▶ **Task statement**: Give everything from the line containing "In comparing" down to the end of the records as a JSON list of strings, with one string per line and blank lines left out.
========
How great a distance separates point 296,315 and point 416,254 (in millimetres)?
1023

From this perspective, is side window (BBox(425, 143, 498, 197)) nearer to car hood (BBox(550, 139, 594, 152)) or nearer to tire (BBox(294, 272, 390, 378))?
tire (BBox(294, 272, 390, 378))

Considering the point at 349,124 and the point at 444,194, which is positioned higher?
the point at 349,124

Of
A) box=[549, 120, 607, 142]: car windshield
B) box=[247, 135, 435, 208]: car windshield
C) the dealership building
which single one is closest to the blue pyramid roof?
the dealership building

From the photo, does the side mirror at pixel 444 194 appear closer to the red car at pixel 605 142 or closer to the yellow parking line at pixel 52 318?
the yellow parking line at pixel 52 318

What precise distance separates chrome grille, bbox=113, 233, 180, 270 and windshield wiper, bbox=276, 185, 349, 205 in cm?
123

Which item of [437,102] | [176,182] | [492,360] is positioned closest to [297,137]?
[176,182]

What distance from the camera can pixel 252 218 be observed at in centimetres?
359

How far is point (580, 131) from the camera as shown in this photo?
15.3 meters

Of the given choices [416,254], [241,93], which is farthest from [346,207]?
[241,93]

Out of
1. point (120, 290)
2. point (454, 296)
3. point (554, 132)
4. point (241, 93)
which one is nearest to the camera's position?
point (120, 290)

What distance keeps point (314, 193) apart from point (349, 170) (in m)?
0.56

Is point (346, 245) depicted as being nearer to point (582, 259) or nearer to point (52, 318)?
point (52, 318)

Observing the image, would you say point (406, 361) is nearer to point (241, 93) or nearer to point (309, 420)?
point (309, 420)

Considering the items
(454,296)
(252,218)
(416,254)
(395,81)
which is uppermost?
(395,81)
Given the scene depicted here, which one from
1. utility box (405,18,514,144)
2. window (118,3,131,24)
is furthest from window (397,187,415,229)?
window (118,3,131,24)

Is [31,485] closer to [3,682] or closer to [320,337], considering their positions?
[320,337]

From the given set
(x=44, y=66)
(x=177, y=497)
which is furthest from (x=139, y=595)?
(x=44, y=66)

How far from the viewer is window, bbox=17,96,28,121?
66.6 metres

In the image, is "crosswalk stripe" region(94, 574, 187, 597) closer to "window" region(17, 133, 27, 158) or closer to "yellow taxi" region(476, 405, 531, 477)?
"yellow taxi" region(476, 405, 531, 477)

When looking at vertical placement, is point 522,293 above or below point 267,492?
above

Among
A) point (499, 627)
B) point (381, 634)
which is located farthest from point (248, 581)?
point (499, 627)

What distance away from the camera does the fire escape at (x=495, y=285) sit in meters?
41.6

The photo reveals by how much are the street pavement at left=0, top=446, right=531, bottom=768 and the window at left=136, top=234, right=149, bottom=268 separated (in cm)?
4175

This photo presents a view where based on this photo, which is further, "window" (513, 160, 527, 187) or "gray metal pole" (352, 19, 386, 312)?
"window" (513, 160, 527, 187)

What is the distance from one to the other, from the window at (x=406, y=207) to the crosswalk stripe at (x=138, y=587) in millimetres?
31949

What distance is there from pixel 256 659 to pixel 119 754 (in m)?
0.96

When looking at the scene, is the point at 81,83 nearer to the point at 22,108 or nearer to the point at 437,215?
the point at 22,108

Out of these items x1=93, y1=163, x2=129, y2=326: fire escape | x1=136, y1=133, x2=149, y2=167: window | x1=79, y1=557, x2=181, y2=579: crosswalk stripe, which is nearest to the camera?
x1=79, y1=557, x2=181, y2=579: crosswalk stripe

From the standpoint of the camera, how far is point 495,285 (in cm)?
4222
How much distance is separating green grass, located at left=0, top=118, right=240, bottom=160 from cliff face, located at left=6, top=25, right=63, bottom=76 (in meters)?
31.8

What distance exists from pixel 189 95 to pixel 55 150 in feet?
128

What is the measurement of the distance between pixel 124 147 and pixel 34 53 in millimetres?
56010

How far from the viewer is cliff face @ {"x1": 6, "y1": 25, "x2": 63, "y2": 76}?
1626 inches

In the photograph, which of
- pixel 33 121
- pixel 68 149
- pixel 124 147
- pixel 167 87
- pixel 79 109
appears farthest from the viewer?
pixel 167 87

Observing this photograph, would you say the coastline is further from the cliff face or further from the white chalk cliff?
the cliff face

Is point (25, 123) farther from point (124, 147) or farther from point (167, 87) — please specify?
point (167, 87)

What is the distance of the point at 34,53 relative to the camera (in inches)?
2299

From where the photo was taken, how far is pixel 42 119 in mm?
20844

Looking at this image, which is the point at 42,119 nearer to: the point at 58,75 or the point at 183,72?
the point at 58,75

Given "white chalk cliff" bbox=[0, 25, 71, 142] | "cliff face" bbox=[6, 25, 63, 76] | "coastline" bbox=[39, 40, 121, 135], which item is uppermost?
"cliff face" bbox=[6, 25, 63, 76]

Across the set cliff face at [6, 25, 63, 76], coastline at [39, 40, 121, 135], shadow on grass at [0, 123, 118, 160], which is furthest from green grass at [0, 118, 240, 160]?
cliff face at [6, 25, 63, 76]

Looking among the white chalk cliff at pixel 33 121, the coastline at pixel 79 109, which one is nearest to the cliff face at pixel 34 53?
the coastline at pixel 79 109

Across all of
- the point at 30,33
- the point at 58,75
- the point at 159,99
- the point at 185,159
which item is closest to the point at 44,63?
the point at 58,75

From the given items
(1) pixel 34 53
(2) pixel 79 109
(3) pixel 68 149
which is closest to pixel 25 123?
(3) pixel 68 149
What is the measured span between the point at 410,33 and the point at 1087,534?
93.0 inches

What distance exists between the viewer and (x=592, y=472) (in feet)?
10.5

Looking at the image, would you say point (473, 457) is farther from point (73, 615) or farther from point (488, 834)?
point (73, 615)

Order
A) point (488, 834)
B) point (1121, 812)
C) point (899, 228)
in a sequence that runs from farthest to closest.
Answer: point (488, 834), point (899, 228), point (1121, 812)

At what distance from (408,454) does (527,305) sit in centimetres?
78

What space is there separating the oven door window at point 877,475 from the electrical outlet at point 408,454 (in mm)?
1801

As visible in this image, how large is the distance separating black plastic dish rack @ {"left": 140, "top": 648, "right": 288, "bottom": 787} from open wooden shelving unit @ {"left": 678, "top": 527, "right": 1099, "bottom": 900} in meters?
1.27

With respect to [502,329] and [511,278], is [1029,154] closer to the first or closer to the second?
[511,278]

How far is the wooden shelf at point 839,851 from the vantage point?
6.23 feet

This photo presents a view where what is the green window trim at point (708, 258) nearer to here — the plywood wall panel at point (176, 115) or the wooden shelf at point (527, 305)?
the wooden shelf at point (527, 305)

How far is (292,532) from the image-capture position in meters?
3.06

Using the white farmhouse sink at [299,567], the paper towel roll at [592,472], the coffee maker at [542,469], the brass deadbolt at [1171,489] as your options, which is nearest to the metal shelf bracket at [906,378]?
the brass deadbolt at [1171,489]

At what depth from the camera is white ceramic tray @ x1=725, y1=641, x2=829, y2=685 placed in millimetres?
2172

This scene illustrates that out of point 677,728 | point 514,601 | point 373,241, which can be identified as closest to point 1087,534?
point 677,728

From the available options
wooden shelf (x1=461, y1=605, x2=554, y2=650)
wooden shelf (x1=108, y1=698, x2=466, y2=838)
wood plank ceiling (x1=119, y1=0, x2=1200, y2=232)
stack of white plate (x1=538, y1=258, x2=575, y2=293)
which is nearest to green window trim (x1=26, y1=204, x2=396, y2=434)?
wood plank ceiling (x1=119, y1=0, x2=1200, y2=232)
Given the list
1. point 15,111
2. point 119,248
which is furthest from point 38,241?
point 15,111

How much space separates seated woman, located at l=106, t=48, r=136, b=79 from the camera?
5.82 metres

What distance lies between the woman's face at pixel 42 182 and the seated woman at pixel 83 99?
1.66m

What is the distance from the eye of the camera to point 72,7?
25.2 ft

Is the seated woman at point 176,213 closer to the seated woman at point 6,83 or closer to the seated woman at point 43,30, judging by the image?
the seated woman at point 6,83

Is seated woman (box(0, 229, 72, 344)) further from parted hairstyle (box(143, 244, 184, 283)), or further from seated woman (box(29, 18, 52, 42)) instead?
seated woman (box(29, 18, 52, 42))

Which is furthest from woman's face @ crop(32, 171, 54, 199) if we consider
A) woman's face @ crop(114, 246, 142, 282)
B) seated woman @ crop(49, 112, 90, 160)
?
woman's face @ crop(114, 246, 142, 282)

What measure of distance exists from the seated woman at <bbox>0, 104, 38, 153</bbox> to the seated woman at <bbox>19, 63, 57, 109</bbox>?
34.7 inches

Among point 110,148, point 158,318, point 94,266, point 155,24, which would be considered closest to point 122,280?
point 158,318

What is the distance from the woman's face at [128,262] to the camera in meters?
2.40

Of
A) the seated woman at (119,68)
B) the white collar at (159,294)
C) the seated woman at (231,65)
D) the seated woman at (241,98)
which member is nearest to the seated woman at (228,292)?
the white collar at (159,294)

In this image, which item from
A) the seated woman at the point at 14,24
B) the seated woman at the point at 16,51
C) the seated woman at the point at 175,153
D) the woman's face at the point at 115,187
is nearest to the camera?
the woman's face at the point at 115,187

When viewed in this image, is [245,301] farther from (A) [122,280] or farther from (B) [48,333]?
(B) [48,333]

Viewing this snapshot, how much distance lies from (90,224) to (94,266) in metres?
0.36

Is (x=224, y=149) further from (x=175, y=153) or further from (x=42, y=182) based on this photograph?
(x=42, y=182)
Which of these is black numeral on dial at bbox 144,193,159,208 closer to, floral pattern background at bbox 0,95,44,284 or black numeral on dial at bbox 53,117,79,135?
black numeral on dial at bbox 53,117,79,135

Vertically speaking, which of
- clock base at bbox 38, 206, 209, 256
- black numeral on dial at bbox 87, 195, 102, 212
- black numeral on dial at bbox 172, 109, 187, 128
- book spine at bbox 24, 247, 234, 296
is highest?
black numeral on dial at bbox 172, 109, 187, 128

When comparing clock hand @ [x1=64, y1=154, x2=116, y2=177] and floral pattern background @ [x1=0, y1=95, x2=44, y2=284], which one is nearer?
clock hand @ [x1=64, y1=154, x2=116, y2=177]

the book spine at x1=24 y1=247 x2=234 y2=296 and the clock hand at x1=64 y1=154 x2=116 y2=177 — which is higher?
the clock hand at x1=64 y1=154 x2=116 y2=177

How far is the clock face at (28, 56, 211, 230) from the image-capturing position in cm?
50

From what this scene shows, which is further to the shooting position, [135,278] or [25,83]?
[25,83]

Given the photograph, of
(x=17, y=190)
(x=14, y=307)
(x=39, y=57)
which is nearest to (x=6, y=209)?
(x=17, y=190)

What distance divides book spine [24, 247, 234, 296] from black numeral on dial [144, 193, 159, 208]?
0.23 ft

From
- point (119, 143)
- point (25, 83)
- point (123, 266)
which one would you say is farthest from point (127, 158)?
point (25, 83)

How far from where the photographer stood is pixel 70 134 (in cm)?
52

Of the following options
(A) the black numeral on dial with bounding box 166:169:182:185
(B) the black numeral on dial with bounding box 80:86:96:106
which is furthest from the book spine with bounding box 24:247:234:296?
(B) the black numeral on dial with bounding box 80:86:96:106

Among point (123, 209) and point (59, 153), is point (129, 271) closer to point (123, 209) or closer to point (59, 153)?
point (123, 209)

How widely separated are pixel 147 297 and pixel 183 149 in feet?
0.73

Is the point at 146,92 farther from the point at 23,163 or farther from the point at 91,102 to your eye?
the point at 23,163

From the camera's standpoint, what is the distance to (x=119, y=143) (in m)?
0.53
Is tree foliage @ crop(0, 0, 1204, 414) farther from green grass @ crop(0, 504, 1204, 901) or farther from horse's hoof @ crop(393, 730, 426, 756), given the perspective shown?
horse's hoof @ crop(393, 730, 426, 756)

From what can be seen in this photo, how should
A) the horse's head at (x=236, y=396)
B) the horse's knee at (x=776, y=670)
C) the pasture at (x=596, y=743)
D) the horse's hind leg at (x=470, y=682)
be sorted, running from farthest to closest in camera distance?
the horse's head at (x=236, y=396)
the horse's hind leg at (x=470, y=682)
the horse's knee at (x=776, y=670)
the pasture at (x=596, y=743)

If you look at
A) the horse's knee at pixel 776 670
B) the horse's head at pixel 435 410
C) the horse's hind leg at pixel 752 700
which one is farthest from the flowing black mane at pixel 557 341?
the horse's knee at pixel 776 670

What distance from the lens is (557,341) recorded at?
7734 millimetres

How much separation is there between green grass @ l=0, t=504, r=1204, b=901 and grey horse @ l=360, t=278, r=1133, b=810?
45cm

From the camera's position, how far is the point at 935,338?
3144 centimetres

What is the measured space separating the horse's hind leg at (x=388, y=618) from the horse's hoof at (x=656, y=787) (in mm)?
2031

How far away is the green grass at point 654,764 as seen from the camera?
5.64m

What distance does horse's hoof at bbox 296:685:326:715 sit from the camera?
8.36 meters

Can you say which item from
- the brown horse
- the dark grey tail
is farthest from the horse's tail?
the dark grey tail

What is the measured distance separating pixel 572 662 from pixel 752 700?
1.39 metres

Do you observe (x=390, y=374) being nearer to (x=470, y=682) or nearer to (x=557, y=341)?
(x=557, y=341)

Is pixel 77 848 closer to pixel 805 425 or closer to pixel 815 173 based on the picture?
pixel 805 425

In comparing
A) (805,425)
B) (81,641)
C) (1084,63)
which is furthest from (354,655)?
========
▶ **Task response**:
[
  "In comparing",
  "A) (805,425)",
  "B) (81,641)",
  "C) (1084,63)",
  "which is furthest from (354,655)?"
]